## EXERCISE TEXT:
────────────────────────────────────────
Written by Jim Mitchell, Senior Risk Consultant for BBJ Group - Syracuse, NY
The internet likes nothing better than a scary meme, and “regime change brings regulatory uncertainty” is always ascendant among Environmental Health and Safety (EHS) reports whenever a new administration comes into office. Valid sources of regulatory uncertainty can arise at any time, including new or changed federal and state regulations, and agency policies for implementing them. Regime change magnifies these concerns (e.g., new policies, repeal or roll-back of proposed and existing regulations), but as discussed in this blog, the concern can be exaggerated and meaningful responses are available to EHS risk managers.
Types of risk associated with regulatory uncertainty include:
- Legal and regulatory risk (enforcement, penalties and liabilities)
- Reputational risk (company’s success or failure to address EHS concerns as perceived by the public, whether warranted or not)
- Business competitive risk (a.k.a. “Keeping up with the Joneses, Inc.”, or how a company’s EHS performance, including how it deals with regulatory uncertainty and change, compares to other companies’ performances and methods)
Despite any regime change, the resulting legal/regulatory risks generally require only “keeping the eye on the ball”, and continuing to do what conscientious EHS, legal and risk-management teams always have done. Compliance with existing regulations combined with systematic regulatory monitoring and internal compliance audits reduces the risk of penalties (specifically, EPA audit policies cap your risk of being penalized when a regulation changes, or despite best efforts to comply, you discover a violation in your operations). Boards and risk managers sleep better when they remember that while politician’s promises and press releases can be made overnight, actual rule-making processes move slowly… slowly enough to adjust course. The requirement to adjust course is rarely applied retroactively or suddenly under U.S. rulemaking procedures as well as those of the individual states and in many other developed countries.
Reputational risk is a separate category that nevertheless is largely managed by properly managing legal/regulatory risks. These two areas of risk overlap causally, because failure to comply with current or evolving regulations is both a reliable cause of reputational risk and a major source of such problems. However, because reputational risk deals in perceptions and stigma, it also requires broader, proactive and preemptive approaches to control messaging. Provided a company has a solid basis of legal compliance in place internally, such external messaging is both effective and within its control.
────────────────────────────────────────
## EXTRACTED ENTRIES:
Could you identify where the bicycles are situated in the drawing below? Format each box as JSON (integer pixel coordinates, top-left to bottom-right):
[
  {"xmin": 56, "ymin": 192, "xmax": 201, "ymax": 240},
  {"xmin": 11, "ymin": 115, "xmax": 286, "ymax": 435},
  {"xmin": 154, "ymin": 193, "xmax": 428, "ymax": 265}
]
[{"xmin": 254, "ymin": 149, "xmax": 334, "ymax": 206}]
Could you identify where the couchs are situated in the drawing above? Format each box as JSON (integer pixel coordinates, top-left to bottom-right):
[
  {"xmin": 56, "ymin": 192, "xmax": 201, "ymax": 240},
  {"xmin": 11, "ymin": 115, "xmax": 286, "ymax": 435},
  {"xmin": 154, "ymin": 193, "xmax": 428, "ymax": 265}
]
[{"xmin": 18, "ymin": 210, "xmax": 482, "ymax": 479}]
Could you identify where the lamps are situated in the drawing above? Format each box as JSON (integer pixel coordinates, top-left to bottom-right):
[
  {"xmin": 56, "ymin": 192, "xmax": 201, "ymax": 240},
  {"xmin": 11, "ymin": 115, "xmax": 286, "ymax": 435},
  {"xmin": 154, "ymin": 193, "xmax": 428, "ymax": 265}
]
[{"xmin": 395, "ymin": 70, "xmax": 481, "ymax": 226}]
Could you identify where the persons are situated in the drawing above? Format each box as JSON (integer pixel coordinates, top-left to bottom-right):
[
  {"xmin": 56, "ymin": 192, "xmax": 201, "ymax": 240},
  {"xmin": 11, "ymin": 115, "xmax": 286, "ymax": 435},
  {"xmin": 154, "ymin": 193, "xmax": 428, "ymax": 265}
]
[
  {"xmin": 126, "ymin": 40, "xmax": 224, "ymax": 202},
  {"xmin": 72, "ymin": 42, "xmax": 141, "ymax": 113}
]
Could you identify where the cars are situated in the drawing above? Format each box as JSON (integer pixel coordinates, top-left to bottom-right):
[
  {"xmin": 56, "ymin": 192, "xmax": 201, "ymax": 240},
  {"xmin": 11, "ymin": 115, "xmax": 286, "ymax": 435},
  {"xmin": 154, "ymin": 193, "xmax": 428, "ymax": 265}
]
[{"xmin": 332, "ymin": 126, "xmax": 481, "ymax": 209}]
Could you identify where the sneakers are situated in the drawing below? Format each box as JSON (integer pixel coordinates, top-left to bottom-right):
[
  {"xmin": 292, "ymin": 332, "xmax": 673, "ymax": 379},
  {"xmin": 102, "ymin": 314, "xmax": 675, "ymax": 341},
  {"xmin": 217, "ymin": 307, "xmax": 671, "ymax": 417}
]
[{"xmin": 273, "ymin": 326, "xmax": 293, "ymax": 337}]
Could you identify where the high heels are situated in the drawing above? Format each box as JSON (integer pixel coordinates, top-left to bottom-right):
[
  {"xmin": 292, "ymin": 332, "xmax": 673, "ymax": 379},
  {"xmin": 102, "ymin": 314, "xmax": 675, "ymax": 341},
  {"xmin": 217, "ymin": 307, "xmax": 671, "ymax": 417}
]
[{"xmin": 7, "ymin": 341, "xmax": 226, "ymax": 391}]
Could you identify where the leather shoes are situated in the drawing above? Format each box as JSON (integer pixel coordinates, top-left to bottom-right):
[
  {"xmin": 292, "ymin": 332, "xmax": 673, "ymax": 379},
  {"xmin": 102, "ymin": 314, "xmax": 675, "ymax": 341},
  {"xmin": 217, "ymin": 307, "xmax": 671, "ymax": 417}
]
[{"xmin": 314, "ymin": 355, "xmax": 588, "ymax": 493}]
────────────────────────────────────────
## INSTRUCTIONS:
1/ Output the stretch of the regulatory uncertainty blog from "Types of risk" through "performances and methods)", copied word for word.
2/ Which three types of risk does the regulatory uncertainty blog list as associated with regulatory uncertainty?

## SOLUTION LIST:
1/
Types of risk associated with regulatory uncertainty include:
- Legal and regulatory risk (enforcement, penalties and liabilities)
- Reputational risk (company’s success or failure to address EHS concerns as perceived by the public, whether warranted or not)
- Business competitive risk (a.k.a. “Keeping up with the Joneses, Inc.”, or how a company’s EHS performance, including how it deals with regulatory uncertainty and change, compares to other companies’ performances and methods)

2/ Legal and regulatory risk, reputational risk, and business competitive risk.